There was no way around it, and we owned up to it in our renewal application.

It was nothing malicious, nothing particularly careless, just an honest mistake on the part of an employee who probably should have had a greater awareness of the rule and the possible consequences of violation.

Paul, another perilous, treacherous path to violation is network programming.

Oftentimes, political buys are made at the network level. The syndicators are required by contract (by our contracts, anyway) to immediately send us the paperwork so that we can upload it, but they quite often do not, either at all or not until several days later if they do at all.

We have no way of knowing what political ads are embedded until/unless we hear them or the syndicators tell us. When we do get the paperwork, we always annotate it with the date/time received and immediately upload it. But that could still constitute a violation, even though it is arguably beyond our control. The FCC would argue that we are responsible for everything that goes out over our airwaves, and they are correct.

The point of all this is that while political OPIF violations in this renewal cycle may seem epidemic, I don’t believe that is the case.

The OPIF and time stamping of uploads make it impossible to claim compliance if even a little late — not that we would ever knowingly do that anyway (we always in the past disclaimed our certifications in license renewal applications, “to the best of our knowledge …”). A tiny mistake under the current system makes for a black-and-white license renewal issue.

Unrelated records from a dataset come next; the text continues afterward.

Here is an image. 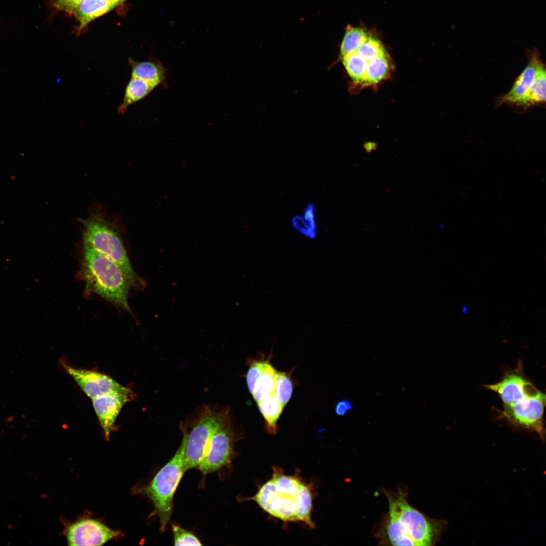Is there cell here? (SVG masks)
Here are the masks:
<instances>
[{
    "mask_svg": "<svg viewBox=\"0 0 546 546\" xmlns=\"http://www.w3.org/2000/svg\"><path fill=\"white\" fill-rule=\"evenodd\" d=\"M484 386L496 392L503 400L504 405L512 404L540 391L522 375L517 373L510 374L500 382Z\"/></svg>",
    "mask_w": 546,
    "mask_h": 546,
    "instance_id": "13",
    "label": "cell"
},
{
    "mask_svg": "<svg viewBox=\"0 0 546 546\" xmlns=\"http://www.w3.org/2000/svg\"><path fill=\"white\" fill-rule=\"evenodd\" d=\"M246 499L254 500L268 514L284 522L301 521L314 528L311 518V486L295 475H285L279 467L274 469L272 478L256 494Z\"/></svg>",
    "mask_w": 546,
    "mask_h": 546,
    "instance_id": "1",
    "label": "cell"
},
{
    "mask_svg": "<svg viewBox=\"0 0 546 546\" xmlns=\"http://www.w3.org/2000/svg\"><path fill=\"white\" fill-rule=\"evenodd\" d=\"M82 222L84 226L83 241L116 263L130 286L136 285L139 282L138 278L116 232L103 218L99 216L83 220Z\"/></svg>",
    "mask_w": 546,
    "mask_h": 546,
    "instance_id": "6",
    "label": "cell"
},
{
    "mask_svg": "<svg viewBox=\"0 0 546 546\" xmlns=\"http://www.w3.org/2000/svg\"><path fill=\"white\" fill-rule=\"evenodd\" d=\"M60 363L92 400L110 393L131 391L105 374L72 367L63 359Z\"/></svg>",
    "mask_w": 546,
    "mask_h": 546,
    "instance_id": "9",
    "label": "cell"
},
{
    "mask_svg": "<svg viewBox=\"0 0 546 546\" xmlns=\"http://www.w3.org/2000/svg\"><path fill=\"white\" fill-rule=\"evenodd\" d=\"M131 76L139 78L153 84L156 87L167 86V72L162 63L157 59L136 61L130 58Z\"/></svg>",
    "mask_w": 546,
    "mask_h": 546,
    "instance_id": "14",
    "label": "cell"
},
{
    "mask_svg": "<svg viewBox=\"0 0 546 546\" xmlns=\"http://www.w3.org/2000/svg\"><path fill=\"white\" fill-rule=\"evenodd\" d=\"M529 58L528 64L517 77L509 92L498 98L497 106L506 104L524 107L538 68L542 63L537 51L531 52Z\"/></svg>",
    "mask_w": 546,
    "mask_h": 546,
    "instance_id": "11",
    "label": "cell"
},
{
    "mask_svg": "<svg viewBox=\"0 0 546 546\" xmlns=\"http://www.w3.org/2000/svg\"><path fill=\"white\" fill-rule=\"evenodd\" d=\"M132 396L131 391L113 392L92 400L93 405L107 440L109 439L121 408L127 402L132 399Z\"/></svg>",
    "mask_w": 546,
    "mask_h": 546,
    "instance_id": "12",
    "label": "cell"
},
{
    "mask_svg": "<svg viewBox=\"0 0 546 546\" xmlns=\"http://www.w3.org/2000/svg\"><path fill=\"white\" fill-rule=\"evenodd\" d=\"M185 449L181 443L172 458L156 473L147 485L140 489L152 502L153 515L160 521V530H166L172 512L175 491L186 471L184 463Z\"/></svg>",
    "mask_w": 546,
    "mask_h": 546,
    "instance_id": "5",
    "label": "cell"
},
{
    "mask_svg": "<svg viewBox=\"0 0 546 546\" xmlns=\"http://www.w3.org/2000/svg\"><path fill=\"white\" fill-rule=\"evenodd\" d=\"M545 395L539 391L509 405H504V416L512 424L536 432L543 441L545 429L542 417Z\"/></svg>",
    "mask_w": 546,
    "mask_h": 546,
    "instance_id": "7",
    "label": "cell"
},
{
    "mask_svg": "<svg viewBox=\"0 0 546 546\" xmlns=\"http://www.w3.org/2000/svg\"><path fill=\"white\" fill-rule=\"evenodd\" d=\"M545 68L542 62L537 71L524 107L544 105L545 103Z\"/></svg>",
    "mask_w": 546,
    "mask_h": 546,
    "instance_id": "20",
    "label": "cell"
},
{
    "mask_svg": "<svg viewBox=\"0 0 546 546\" xmlns=\"http://www.w3.org/2000/svg\"><path fill=\"white\" fill-rule=\"evenodd\" d=\"M111 1H117V2H120V3H122L125 0H111Z\"/></svg>",
    "mask_w": 546,
    "mask_h": 546,
    "instance_id": "31",
    "label": "cell"
},
{
    "mask_svg": "<svg viewBox=\"0 0 546 546\" xmlns=\"http://www.w3.org/2000/svg\"><path fill=\"white\" fill-rule=\"evenodd\" d=\"M276 372L268 362L256 380L251 394L256 402L274 392Z\"/></svg>",
    "mask_w": 546,
    "mask_h": 546,
    "instance_id": "19",
    "label": "cell"
},
{
    "mask_svg": "<svg viewBox=\"0 0 546 546\" xmlns=\"http://www.w3.org/2000/svg\"><path fill=\"white\" fill-rule=\"evenodd\" d=\"M461 311L463 315L467 314L470 312V308L466 304L463 305L461 307Z\"/></svg>",
    "mask_w": 546,
    "mask_h": 546,
    "instance_id": "30",
    "label": "cell"
},
{
    "mask_svg": "<svg viewBox=\"0 0 546 546\" xmlns=\"http://www.w3.org/2000/svg\"><path fill=\"white\" fill-rule=\"evenodd\" d=\"M355 52L369 63L377 58L387 55L381 42L369 36Z\"/></svg>",
    "mask_w": 546,
    "mask_h": 546,
    "instance_id": "23",
    "label": "cell"
},
{
    "mask_svg": "<svg viewBox=\"0 0 546 546\" xmlns=\"http://www.w3.org/2000/svg\"><path fill=\"white\" fill-rule=\"evenodd\" d=\"M292 391L293 385L290 378L284 372L277 371L273 393L283 408L289 401Z\"/></svg>",
    "mask_w": 546,
    "mask_h": 546,
    "instance_id": "22",
    "label": "cell"
},
{
    "mask_svg": "<svg viewBox=\"0 0 546 546\" xmlns=\"http://www.w3.org/2000/svg\"><path fill=\"white\" fill-rule=\"evenodd\" d=\"M121 4L111 0H83L74 14L79 22L78 29H82L91 21Z\"/></svg>",
    "mask_w": 546,
    "mask_h": 546,
    "instance_id": "15",
    "label": "cell"
},
{
    "mask_svg": "<svg viewBox=\"0 0 546 546\" xmlns=\"http://www.w3.org/2000/svg\"><path fill=\"white\" fill-rule=\"evenodd\" d=\"M302 217L307 222L309 228L314 231L316 232V223L315 221V209L312 203H309L306 206Z\"/></svg>",
    "mask_w": 546,
    "mask_h": 546,
    "instance_id": "28",
    "label": "cell"
},
{
    "mask_svg": "<svg viewBox=\"0 0 546 546\" xmlns=\"http://www.w3.org/2000/svg\"><path fill=\"white\" fill-rule=\"evenodd\" d=\"M235 433L230 418L211 437L206 452L198 465L206 474L216 471L229 464L234 454Z\"/></svg>",
    "mask_w": 546,
    "mask_h": 546,
    "instance_id": "8",
    "label": "cell"
},
{
    "mask_svg": "<svg viewBox=\"0 0 546 546\" xmlns=\"http://www.w3.org/2000/svg\"><path fill=\"white\" fill-rule=\"evenodd\" d=\"M268 362L267 360L254 361L250 364L246 375V381L251 394L253 392L256 380Z\"/></svg>",
    "mask_w": 546,
    "mask_h": 546,
    "instance_id": "25",
    "label": "cell"
},
{
    "mask_svg": "<svg viewBox=\"0 0 546 546\" xmlns=\"http://www.w3.org/2000/svg\"><path fill=\"white\" fill-rule=\"evenodd\" d=\"M392 69L388 55L377 58L369 63L363 86L375 85L388 76Z\"/></svg>",
    "mask_w": 546,
    "mask_h": 546,
    "instance_id": "18",
    "label": "cell"
},
{
    "mask_svg": "<svg viewBox=\"0 0 546 546\" xmlns=\"http://www.w3.org/2000/svg\"><path fill=\"white\" fill-rule=\"evenodd\" d=\"M259 410L262 415L266 431L275 434L278 430L277 421L283 408L274 393L257 402Z\"/></svg>",
    "mask_w": 546,
    "mask_h": 546,
    "instance_id": "17",
    "label": "cell"
},
{
    "mask_svg": "<svg viewBox=\"0 0 546 546\" xmlns=\"http://www.w3.org/2000/svg\"><path fill=\"white\" fill-rule=\"evenodd\" d=\"M82 273L86 288L107 301L130 311V285L119 266L83 241Z\"/></svg>",
    "mask_w": 546,
    "mask_h": 546,
    "instance_id": "2",
    "label": "cell"
},
{
    "mask_svg": "<svg viewBox=\"0 0 546 546\" xmlns=\"http://www.w3.org/2000/svg\"><path fill=\"white\" fill-rule=\"evenodd\" d=\"M293 227L300 234L309 239H314L316 232L311 230L302 216L296 215L292 219Z\"/></svg>",
    "mask_w": 546,
    "mask_h": 546,
    "instance_id": "26",
    "label": "cell"
},
{
    "mask_svg": "<svg viewBox=\"0 0 546 546\" xmlns=\"http://www.w3.org/2000/svg\"><path fill=\"white\" fill-rule=\"evenodd\" d=\"M352 408L351 402L347 399L338 401L335 406V412L338 416H344Z\"/></svg>",
    "mask_w": 546,
    "mask_h": 546,
    "instance_id": "29",
    "label": "cell"
},
{
    "mask_svg": "<svg viewBox=\"0 0 546 546\" xmlns=\"http://www.w3.org/2000/svg\"><path fill=\"white\" fill-rule=\"evenodd\" d=\"M368 37V35L363 29L348 25L341 44V56L356 51Z\"/></svg>",
    "mask_w": 546,
    "mask_h": 546,
    "instance_id": "21",
    "label": "cell"
},
{
    "mask_svg": "<svg viewBox=\"0 0 546 546\" xmlns=\"http://www.w3.org/2000/svg\"><path fill=\"white\" fill-rule=\"evenodd\" d=\"M388 502V513L397 521L413 545H435L440 540L447 522L428 517L407 500V490L397 492L382 489Z\"/></svg>",
    "mask_w": 546,
    "mask_h": 546,
    "instance_id": "4",
    "label": "cell"
},
{
    "mask_svg": "<svg viewBox=\"0 0 546 546\" xmlns=\"http://www.w3.org/2000/svg\"><path fill=\"white\" fill-rule=\"evenodd\" d=\"M83 0H51L52 6L56 9L74 14Z\"/></svg>",
    "mask_w": 546,
    "mask_h": 546,
    "instance_id": "27",
    "label": "cell"
},
{
    "mask_svg": "<svg viewBox=\"0 0 546 546\" xmlns=\"http://www.w3.org/2000/svg\"><path fill=\"white\" fill-rule=\"evenodd\" d=\"M230 411L229 406L203 405L181 422L186 471L198 466L211 437L230 418Z\"/></svg>",
    "mask_w": 546,
    "mask_h": 546,
    "instance_id": "3",
    "label": "cell"
},
{
    "mask_svg": "<svg viewBox=\"0 0 546 546\" xmlns=\"http://www.w3.org/2000/svg\"><path fill=\"white\" fill-rule=\"evenodd\" d=\"M171 530L174 545H202L203 544L193 533L178 525L172 524Z\"/></svg>",
    "mask_w": 546,
    "mask_h": 546,
    "instance_id": "24",
    "label": "cell"
},
{
    "mask_svg": "<svg viewBox=\"0 0 546 546\" xmlns=\"http://www.w3.org/2000/svg\"><path fill=\"white\" fill-rule=\"evenodd\" d=\"M156 87L144 80L131 76L125 86L123 100L117 108V112L124 114L130 105L143 99Z\"/></svg>",
    "mask_w": 546,
    "mask_h": 546,
    "instance_id": "16",
    "label": "cell"
},
{
    "mask_svg": "<svg viewBox=\"0 0 546 546\" xmlns=\"http://www.w3.org/2000/svg\"><path fill=\"white\" fill-rule=\"evenodd\" d=\"M120 534L97 520L86 518L71 525L66 537L69 545H102Z\"/></svg>",
    "mask_w": 546,
    "mask_h": 546,
    "instance_id": "10",
    "label": "cell"
}]
</instances>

It’s all very frustrating.

For now, we have put an embargo on all non-federal political advertising and will only take federal candidate ads that we are required to by law.

We hate to leave money on the table and not give candidates a platform, but we simply cannot take a chance that another small mistake will be made and affect our licenses.

Thanks to this reader for sharing his experience of how the current FCC initiative is affecting one company’s daily operations.